- 06 May 2019 17:20
#15003121
What actually took place:
layman wrote:There is no doubt he skipped bail which is a crime.
The Breach of Bail Allegation Against Assange
The only legal issue generally thought to be outstanding for Julian Assange in the UK is a breach of bail conditions. However, a list circulated by Wikileaks to correct misconceptions has rightly stated:
“It is false and defamatory to suggest that Julian Assange has ever “breached his bail”, “jumped bail”, absconded, fled an arrest warrant, or that he has ever been charged with such at any time.”
In fact, bail is not actually breached unless there is a failure to meet bail conditions “without reasonable cause.”
This was mentioned in passing when Emma Arbuthnot ruled to uphold the arrest warrant for breach of bail:
“The offence of absconding by a person released on bail is set out in section 6 of the Bail Act. If a person who is on bail fails without reasonable cause to surrender he shall be guilty of an offence. On a straightforward reading of the section, which makes no mention of any underlying proceedings, 1. Mr Assange has been released on bail, 2. He has failed to surrender and 3. If he has no reasonable cause he will be guilty of an offence.”
—————
> Problem 1:
Using the post on Assange's bail, decide whether each statement agrees with it: (a) the offense of absconding on bail is set out in section 6 of the Bail Act; (b) Emma Arbuthnot ruled to cancel the arrest warrant; (c) any failure to meet bail conditions counts as a breach, whatever the cause. Answer yes or no for each and quote the deciding words.
> Problem 2:
Carry the post on Assange's bail forward, starting right after its last sentence.
The material that follows comes from a different source.

> Dataset excerpt:
—————
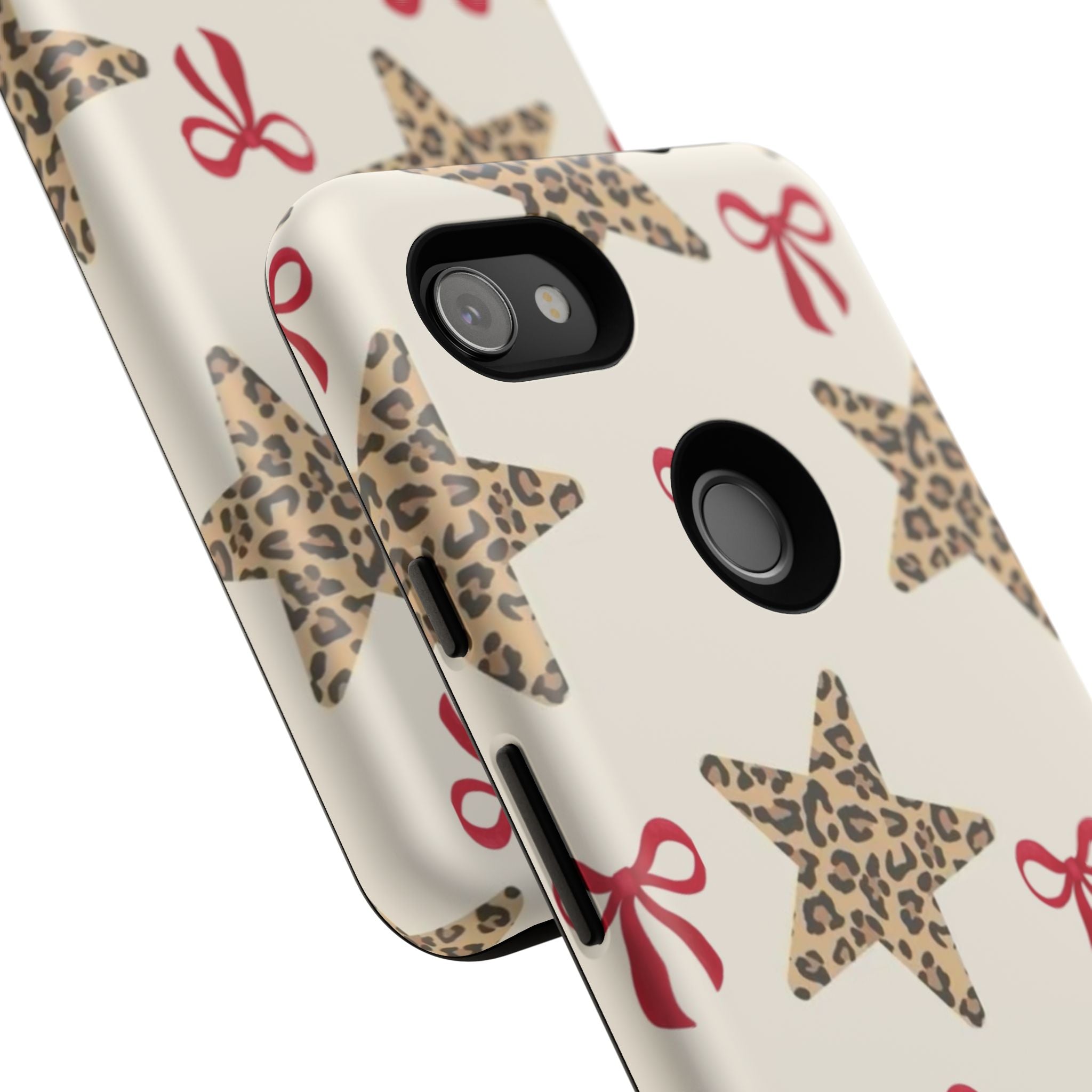 Christmas Cougar Phone Case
—————
> Expected answer 1:
(a) Yes: "The offence of absconding by a person released on bail is set out in section 6 of the Bail Act."
(b) No: "Emma Arbuthnot ruled to uphold the arrest warrant for breach of bail"
(c) No: "bail is not actually breached unless there is a failure to meet bail conditions “without reasonable cause.”"

> Expected answer 2:
The excerpt below from Page 2 of an earlier ruling from Judge Riddle ironically reflects the fact that there was indeed a reasonable cause and that the UK knew it. This reasonable cause was the universal human right to seek asylum, and it was exercised with unprecedented international notoriety. This was apparently not lost on whoever was directing the UK strategy, since it was a full nine days before his appearance was requested with a day’s notice at Belgravia Police Station, predictably followed the next day with an arrest warrant when he did not appear.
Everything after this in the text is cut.